Bir küçük “öz” meselesi: Öz-yeterlik inancı – Ümran Üstünbaş

Psikolojinin “öz”ü anlama çabalarından biri olarak karşımıza çıkan öz-yeterlik inancı, bireyin olası bir işi/görevi tamamlama konusunda kendi yeteneklerine olan inancı olarak tanımlanabilir. Sosyal Öğrenme Kuramının ve öz-yeterlik kavramının yaratıcısı ünlü psikolog Albert Bandura’nın 1997 yılında yayımlanan kitabı “Self-efficacy: The exercise of control” de geçen “İnsanlar, eylemleriyle istedikleri etkileri yaratabileceklerine inanmadıkça, harekete geçmek için pek bir motivasyonları olmaz.” sözü bu inancın, başarının ardındaki itici güç olduğunu vurguluyor. Hatta bununla kalmayıp “öz-yeterlik inancı, başarıyı kesin olarak garanti etmez, ancak; öz-yeterlik inancının eksikliği kesinlikle başarısızlığı doğurur.” şeklindeki ifadesiyle insanın kendi yeteneklerini azımsamaya yönelik yargısının başarısızlığa giden kestirme yol olduğunu savunuyor. Bu başarı ve başarısızlık sadece somut ve maddesel olandan ibaret değildir. İç huzuruna ulaştıran her şey başarı ya da huzursuzluğa yol açan şey ise başarısızlık sayılabilir.  “Kendime güveniyorum, istediğimde her şeyi yapabilirim” şeklinde ifade edilebilen bir diğer “öz” kavramı özgüvenden farklı olarak öz-yeterlik algısı gerçekleştirilebilecek belirli hedefler koymayı içerir. Maratondan önce 100 metre koşabilmek gibi…Bu açıdan bakıldığında öz-yeterlik insana aslında hayatında ne çok şey başardığını gösterir. Bir ön koşulu var, o da bütün bu başarıların farkına varmak ya da farkında olmak…
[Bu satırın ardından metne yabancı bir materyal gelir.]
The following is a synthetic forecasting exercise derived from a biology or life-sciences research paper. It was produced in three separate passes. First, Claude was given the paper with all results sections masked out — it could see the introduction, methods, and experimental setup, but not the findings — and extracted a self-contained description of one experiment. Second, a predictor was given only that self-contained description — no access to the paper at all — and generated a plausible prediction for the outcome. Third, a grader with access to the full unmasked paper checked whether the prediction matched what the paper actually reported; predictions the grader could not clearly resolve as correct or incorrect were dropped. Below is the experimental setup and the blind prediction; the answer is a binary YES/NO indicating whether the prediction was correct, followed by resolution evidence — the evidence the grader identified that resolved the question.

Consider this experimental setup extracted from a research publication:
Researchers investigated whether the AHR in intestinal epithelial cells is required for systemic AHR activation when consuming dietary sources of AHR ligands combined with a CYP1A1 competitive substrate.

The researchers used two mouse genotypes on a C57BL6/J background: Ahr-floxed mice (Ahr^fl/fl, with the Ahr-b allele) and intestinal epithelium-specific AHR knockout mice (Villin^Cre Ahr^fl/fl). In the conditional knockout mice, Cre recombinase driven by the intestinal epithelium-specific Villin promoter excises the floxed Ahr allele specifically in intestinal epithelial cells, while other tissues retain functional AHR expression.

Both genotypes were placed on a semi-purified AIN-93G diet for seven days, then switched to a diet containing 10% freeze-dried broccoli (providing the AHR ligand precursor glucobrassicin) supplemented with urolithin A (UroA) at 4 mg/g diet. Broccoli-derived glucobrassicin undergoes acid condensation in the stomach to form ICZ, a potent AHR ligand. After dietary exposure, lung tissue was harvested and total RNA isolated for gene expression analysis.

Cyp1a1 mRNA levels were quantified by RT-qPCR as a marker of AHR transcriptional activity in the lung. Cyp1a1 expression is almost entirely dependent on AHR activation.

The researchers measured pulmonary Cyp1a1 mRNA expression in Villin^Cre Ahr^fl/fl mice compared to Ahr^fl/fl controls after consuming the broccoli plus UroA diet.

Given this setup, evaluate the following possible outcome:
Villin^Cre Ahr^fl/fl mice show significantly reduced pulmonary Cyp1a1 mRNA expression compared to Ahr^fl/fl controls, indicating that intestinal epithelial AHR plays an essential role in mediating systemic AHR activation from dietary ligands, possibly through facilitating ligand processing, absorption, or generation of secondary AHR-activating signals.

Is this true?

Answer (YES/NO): NO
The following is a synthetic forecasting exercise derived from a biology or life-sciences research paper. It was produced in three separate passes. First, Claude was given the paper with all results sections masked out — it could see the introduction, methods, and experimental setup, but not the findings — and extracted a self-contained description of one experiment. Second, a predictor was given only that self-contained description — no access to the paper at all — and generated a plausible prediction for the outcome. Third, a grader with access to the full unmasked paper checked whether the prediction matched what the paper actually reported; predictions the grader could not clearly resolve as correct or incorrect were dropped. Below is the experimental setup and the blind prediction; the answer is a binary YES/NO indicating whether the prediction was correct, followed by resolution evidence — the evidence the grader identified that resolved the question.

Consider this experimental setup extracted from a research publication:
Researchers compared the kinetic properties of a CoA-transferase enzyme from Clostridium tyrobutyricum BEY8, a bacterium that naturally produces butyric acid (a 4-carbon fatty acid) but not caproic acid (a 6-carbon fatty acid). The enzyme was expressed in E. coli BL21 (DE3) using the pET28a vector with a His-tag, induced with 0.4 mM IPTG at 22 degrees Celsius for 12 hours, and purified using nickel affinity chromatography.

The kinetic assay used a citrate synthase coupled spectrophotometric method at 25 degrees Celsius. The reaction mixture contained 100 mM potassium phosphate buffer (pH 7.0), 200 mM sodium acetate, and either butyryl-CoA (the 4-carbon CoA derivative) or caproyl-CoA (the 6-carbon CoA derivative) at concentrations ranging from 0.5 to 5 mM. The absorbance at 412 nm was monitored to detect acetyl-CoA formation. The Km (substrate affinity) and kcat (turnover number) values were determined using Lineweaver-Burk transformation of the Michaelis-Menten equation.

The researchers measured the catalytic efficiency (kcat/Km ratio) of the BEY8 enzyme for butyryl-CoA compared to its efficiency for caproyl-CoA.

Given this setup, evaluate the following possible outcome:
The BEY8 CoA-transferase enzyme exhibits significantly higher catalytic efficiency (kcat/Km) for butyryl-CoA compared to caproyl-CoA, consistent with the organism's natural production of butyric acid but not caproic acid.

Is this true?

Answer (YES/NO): NO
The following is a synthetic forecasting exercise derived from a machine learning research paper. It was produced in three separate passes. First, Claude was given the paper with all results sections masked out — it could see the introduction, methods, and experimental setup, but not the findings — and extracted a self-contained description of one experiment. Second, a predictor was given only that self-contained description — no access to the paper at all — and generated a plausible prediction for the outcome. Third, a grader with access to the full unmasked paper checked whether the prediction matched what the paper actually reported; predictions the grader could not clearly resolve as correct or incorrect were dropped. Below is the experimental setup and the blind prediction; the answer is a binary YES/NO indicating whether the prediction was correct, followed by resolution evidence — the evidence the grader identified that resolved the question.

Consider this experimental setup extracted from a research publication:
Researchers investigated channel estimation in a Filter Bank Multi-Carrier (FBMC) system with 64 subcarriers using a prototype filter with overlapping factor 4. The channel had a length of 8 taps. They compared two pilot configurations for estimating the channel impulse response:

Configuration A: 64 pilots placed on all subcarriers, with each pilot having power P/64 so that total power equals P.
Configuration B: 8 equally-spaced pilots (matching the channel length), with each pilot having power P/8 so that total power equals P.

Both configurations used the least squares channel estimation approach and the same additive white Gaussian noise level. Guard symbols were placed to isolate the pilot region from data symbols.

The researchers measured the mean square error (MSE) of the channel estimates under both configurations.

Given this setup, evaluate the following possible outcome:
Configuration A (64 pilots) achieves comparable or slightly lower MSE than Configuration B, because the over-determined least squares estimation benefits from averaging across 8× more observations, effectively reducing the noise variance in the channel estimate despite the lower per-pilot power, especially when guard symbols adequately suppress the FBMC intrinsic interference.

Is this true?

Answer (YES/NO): NO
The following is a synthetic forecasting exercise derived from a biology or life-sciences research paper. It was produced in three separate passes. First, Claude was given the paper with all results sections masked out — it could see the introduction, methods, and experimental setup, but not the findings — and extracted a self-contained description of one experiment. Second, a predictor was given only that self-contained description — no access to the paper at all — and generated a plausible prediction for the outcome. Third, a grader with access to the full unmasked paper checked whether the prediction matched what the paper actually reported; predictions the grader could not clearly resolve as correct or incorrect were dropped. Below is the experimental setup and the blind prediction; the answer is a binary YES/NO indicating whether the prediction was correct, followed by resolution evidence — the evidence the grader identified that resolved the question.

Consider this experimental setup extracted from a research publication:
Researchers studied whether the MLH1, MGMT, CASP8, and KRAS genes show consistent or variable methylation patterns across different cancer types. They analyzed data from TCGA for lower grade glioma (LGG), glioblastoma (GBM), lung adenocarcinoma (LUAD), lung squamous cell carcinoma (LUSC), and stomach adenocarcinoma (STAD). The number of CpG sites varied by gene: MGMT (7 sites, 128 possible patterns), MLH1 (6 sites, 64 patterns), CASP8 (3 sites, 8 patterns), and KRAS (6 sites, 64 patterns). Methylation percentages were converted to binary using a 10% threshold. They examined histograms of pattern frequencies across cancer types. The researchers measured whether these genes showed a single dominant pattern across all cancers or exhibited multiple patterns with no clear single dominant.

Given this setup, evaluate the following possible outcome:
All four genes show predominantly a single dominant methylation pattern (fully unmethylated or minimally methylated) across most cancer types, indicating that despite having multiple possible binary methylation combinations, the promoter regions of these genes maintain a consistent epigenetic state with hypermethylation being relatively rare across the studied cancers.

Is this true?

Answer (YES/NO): NO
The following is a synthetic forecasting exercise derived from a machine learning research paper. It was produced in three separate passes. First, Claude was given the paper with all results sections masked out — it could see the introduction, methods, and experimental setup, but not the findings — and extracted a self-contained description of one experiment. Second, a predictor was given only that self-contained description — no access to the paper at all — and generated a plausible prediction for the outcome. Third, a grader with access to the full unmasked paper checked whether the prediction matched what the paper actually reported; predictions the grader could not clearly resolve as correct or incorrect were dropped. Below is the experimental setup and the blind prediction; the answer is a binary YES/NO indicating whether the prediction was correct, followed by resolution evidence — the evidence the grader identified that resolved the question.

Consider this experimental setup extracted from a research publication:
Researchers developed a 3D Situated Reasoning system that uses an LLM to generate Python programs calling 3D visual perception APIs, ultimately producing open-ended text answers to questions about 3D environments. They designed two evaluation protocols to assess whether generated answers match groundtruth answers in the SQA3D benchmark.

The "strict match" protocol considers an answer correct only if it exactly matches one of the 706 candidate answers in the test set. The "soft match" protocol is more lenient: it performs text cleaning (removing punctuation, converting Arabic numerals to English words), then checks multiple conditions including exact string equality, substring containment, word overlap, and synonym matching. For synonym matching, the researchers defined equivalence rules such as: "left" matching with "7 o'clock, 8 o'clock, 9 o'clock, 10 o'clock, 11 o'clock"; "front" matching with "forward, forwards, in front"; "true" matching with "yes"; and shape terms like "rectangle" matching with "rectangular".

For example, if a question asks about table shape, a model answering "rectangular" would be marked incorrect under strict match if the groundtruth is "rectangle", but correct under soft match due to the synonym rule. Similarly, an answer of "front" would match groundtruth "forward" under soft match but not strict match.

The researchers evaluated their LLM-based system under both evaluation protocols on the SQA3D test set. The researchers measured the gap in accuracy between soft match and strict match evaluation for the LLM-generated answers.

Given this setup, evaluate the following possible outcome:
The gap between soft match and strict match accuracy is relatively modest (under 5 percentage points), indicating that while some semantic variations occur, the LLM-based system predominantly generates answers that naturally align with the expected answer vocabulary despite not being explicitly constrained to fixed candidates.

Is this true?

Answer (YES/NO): NO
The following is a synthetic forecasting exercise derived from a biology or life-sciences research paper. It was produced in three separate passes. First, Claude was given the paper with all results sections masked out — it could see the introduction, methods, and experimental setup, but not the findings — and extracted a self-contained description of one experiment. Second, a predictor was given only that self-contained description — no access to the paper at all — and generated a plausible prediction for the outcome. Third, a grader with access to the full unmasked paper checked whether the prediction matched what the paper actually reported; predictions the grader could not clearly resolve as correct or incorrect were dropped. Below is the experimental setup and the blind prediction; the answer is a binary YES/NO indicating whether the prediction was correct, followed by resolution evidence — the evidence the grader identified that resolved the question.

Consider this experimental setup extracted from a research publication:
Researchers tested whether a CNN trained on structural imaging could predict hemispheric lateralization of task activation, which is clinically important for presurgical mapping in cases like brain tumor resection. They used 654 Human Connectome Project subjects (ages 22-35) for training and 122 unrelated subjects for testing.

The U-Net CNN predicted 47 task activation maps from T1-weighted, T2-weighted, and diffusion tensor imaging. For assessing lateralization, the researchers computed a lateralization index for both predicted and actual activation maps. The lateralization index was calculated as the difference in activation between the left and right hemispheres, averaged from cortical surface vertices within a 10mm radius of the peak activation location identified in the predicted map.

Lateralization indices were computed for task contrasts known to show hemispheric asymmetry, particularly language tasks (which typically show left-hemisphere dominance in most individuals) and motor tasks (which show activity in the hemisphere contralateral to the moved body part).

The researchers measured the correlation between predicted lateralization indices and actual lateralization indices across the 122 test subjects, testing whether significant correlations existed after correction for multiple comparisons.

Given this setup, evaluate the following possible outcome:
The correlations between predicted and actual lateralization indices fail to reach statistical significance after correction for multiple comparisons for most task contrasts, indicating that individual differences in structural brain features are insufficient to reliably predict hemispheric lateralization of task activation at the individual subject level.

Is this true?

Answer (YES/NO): NO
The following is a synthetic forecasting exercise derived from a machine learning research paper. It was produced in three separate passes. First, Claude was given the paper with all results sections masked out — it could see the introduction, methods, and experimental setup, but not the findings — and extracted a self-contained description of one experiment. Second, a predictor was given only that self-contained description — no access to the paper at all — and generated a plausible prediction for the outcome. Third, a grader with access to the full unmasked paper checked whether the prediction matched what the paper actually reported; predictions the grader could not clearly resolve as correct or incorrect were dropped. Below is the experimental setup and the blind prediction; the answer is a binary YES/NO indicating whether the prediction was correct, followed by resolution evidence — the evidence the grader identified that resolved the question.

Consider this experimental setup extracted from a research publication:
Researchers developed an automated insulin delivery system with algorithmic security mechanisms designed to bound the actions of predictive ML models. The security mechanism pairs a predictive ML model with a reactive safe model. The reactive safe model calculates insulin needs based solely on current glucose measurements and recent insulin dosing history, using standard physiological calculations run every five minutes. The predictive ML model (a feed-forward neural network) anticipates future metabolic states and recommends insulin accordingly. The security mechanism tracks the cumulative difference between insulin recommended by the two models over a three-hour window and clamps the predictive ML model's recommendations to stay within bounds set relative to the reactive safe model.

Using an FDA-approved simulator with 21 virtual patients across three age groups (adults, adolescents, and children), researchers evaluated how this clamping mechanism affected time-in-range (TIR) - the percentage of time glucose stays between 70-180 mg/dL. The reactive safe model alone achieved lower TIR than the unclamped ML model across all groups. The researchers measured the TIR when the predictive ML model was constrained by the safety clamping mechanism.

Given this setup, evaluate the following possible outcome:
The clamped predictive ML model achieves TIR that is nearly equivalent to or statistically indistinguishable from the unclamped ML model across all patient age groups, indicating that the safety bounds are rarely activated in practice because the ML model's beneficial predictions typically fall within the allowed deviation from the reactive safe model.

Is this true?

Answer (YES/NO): NO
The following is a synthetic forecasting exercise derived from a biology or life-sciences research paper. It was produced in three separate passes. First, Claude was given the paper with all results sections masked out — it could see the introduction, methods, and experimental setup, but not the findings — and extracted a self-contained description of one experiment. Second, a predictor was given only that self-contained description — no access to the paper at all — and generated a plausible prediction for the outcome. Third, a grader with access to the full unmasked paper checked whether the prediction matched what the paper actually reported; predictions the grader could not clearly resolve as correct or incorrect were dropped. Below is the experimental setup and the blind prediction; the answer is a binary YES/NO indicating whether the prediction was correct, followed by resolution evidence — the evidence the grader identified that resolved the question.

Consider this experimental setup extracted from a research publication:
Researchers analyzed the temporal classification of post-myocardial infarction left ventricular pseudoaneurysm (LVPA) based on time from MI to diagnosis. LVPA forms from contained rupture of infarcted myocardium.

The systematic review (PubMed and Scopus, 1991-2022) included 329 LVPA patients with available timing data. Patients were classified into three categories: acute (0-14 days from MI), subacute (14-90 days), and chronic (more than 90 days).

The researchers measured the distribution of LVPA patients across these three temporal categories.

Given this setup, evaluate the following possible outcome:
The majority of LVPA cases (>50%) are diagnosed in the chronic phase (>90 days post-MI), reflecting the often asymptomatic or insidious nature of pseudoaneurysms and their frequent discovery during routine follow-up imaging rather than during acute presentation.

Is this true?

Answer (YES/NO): NO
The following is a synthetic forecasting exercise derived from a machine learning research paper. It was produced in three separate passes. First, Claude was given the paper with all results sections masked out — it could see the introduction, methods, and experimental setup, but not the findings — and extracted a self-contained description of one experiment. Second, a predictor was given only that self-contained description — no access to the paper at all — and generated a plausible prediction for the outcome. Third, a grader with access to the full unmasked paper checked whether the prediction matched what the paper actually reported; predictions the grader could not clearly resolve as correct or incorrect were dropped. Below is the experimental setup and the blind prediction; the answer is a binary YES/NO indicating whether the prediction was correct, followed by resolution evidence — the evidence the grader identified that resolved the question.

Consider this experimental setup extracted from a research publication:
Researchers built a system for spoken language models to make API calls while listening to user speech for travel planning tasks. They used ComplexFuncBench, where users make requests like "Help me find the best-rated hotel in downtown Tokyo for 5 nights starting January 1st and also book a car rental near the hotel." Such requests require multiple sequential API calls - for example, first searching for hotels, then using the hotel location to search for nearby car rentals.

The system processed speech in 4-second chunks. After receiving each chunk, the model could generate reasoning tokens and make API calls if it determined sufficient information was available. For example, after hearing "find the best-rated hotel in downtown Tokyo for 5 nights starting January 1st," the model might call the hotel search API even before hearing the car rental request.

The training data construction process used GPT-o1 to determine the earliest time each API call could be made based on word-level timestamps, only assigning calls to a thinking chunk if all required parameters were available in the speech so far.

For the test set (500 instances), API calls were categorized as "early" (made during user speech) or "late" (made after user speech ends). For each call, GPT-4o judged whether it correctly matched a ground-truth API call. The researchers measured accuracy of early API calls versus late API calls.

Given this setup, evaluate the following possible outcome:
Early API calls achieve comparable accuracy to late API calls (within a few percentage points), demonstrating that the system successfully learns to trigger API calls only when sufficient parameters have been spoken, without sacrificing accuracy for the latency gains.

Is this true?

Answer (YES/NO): NO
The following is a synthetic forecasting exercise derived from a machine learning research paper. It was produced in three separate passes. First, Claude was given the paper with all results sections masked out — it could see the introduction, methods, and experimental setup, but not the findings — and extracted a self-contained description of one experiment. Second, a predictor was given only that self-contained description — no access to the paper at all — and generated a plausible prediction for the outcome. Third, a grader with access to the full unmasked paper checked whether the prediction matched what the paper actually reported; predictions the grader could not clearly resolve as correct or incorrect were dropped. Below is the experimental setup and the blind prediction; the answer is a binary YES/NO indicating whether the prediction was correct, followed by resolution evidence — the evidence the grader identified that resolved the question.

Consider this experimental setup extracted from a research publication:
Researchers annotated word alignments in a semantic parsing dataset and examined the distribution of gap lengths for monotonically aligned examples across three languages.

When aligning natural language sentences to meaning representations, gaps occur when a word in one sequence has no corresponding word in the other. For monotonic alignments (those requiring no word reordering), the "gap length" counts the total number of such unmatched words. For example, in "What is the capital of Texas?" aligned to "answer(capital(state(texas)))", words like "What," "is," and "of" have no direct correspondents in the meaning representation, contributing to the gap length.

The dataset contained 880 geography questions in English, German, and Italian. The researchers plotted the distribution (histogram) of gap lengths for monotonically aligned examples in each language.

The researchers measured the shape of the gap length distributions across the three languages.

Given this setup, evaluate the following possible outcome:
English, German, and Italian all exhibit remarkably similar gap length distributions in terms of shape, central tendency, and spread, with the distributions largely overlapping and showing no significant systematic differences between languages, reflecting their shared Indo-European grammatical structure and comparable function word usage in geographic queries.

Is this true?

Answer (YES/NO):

Kendi dünyam dışında benim akademik yolculuğum da işte böyle ilerliyor: Yapabileceğimi düşündüğüm işler için farkındalıkla çabalamak ve yapamayacağımı düşündüklerim için harekete geçmemek, hiçbir şey yapmamak…Bir benzetme ile, ağaca çıkamama yeteneksizliğine odaklı olarak meyve ağacının alt dallarındaki meyvelere yetişmeye çalışmak (ve böylece kimi zaman üst dallara ulaşmaya hiç çalışmamak), kimi zaman ise o üst dallara ulaşabilmenin o kadar da zor olmadığını fark etmek ile…-ebilmek ve fark etmek…Beni, akademik hayatımın en büyük yolculuğu doktora eğitimine başlamaya teşvik eden iki muhteşem fiil…“Yapabilirim” ile başlayan doktora eğitimimin tez yazma sürecinde bu algı, beni cezbeden insan-toplum-dil ilişkisi bağlamında “öz-yeterlik konusunda çalışma yürütebilirim”e dönüştü. Yapılacak iş ne olursa olsun yapamayacağına odaklı bir zihnin başarılı olamayacağını bildiğimden söz konusu bu çalışmada, öğretmen olma yolunda ilerleyen İngilizce öğretmen adaylarının heyecanından yansıyan yeterlik algılarıyla, mesleğe yıllarını vermiş İngilizce öğretmenlerinin yeterlik algılarını karşılaştırdım ve sonuç tabii ki umutlu, mutlu öğretmen adaylarının lehine idi. Aradaki farkı yaratan, öğretmenliğin acı gerçeği müfredat yetiştirmeye çalışmaktı. Bu görevi tamamlamaya odaklı öğretmenlerin yeterliliklerini sergileyecekleri ya da bu konudaki algılarının ne olduğunu düşünmeye fırsatlarının olmadığı bir diğer sonuçtu. Bu durum, öz-yeterliğin başka bir boyutunu gözler önüne seriyor: İnsanın kendi yeteneklerine olan inancı yüksek olsa da bu yetenekleri sergileyebilecekleri uygun koşullar, ortamlar olmadıkça başarıdan söz etmek yine mümkün olmuyor. Çalışmadaki umutlu, mutlu öğretmen adaylarına gelecek olursak, onların eğitimlerini tamamladıklarında karşılaşacakları “atanma/atanamama” durumu da bu boyutun bir diğer örneğidir. 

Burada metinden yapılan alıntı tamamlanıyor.